Currently, Gadon has no shortage of upcoming projects. Next year, she will see her blockbuster debut in Marc Webb’s highly anticipated The Amazing Spider-Man 2. There, the actress will share the screen with a roster of boldfaced names: Andrew Garfield, Emma Stone, Jamie Foxx and Paul Giamatti. However, when asked if she could discuss this role, her simple answer evoked a mountain of non-disclosure agreements: “No.”
Currently, she is filming Dracula Untold, which she describes as “a perfect balance between a Gladiator-style action film and a classic love story.”
This year at TIFF — a festival that she credits with having helped her “grow into an international artist” — she had two films: Denis Villeneuve’s Enemy and Amma Asante’s costume drama Belle. (“I had been itching to work with a strong female director,” she says of Belle, but concedes the long days in corsets was a drag.)
Gadon also just wrapped Maps to the Stars, her third project with David Cronenberg where, along with Julianne Moore, she will be seen with Mia Wasikowska and John Cusack and be reunited with Pattinson, her co-star in Cosmopolis.

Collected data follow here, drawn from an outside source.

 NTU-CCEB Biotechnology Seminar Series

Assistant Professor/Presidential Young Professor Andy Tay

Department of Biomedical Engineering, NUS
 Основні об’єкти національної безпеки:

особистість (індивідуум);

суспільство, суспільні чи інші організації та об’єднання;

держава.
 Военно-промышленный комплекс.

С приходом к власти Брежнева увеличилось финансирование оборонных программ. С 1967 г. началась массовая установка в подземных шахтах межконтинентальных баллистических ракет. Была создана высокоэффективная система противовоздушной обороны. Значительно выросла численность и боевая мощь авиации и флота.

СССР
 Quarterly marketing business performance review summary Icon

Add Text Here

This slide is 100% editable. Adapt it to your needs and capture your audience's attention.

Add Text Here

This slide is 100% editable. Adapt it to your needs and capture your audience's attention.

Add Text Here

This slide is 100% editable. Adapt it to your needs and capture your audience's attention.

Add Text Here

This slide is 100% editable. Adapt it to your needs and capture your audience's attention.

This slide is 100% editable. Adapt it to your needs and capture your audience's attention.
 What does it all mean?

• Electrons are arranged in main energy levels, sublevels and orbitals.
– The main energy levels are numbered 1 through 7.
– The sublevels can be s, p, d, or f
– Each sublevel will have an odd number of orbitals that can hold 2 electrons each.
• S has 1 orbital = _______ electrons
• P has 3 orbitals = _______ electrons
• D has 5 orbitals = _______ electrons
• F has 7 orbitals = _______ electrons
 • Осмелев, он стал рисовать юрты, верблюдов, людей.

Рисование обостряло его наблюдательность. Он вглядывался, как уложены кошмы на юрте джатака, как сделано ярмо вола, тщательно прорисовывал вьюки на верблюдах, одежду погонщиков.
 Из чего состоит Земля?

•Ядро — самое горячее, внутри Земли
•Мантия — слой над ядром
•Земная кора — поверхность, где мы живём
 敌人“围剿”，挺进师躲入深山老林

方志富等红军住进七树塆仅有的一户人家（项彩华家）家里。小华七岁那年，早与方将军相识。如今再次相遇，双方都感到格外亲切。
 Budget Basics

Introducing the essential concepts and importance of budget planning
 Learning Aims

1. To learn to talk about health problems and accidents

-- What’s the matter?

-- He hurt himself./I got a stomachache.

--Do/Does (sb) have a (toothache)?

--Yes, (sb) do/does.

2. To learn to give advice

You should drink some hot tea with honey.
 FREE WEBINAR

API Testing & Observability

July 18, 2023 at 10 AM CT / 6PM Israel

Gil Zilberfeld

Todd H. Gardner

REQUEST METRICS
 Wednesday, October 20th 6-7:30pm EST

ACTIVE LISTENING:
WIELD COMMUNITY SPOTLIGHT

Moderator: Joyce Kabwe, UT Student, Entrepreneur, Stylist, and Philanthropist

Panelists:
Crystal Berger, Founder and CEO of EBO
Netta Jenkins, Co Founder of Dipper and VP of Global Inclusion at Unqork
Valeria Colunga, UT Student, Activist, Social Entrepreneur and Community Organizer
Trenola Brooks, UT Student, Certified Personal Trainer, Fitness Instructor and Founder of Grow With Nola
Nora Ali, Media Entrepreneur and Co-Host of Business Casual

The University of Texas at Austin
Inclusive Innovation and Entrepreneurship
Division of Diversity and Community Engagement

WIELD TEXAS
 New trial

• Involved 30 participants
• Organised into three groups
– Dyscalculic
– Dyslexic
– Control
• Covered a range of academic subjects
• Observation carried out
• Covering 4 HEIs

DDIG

When talking about Cronenberg, Gadon’s modesty is evident again: “I feel privileged every time I am asked to work on one of his films.” Although working with the revered Canadian director “has quite simply changed [her] life,” some things have remained the same.
At the end of the day, Gadon is quick to call herself “a homebody,” declaring: “I ache for Toronto when I’m not home.” Missing the likes of Dark Horse coffee, the farmers’ market at Wychwood Barns and Pilates at Misfit Studio, Gadon also loves returning to her North Toronto stomping grounds. Describing visiting her parents after a long trip, she waxes nostalgic about weekend mornings that involve eating “Gryfe’s bagels, Kristapsons smoked salmon, with Pusateri’s whipped cream cheese,” while watching the arts show CBS Sunday Morning and poring over the Sunday New York Times.
Even with all the glamour, gowns and red carpets, Gadon’s greatest pleasures remain simple: “It’s my favourite thing in the world … lazy Sundays with my family in North Toronto.”